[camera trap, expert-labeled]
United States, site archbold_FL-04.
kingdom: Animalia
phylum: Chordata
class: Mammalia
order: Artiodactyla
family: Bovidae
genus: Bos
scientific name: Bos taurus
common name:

> Problem to solve:
Restate each record exactly as written.

> Worked solution:
[camera trap, expert-labeled]
United States, site archbold_FL-04.
kingdom: Animalia
phylum: Chordata
class: Mammalia
order: Artiodactyla
family: Bovidae
genus: Bos
scientific name: Bos taurus
common name:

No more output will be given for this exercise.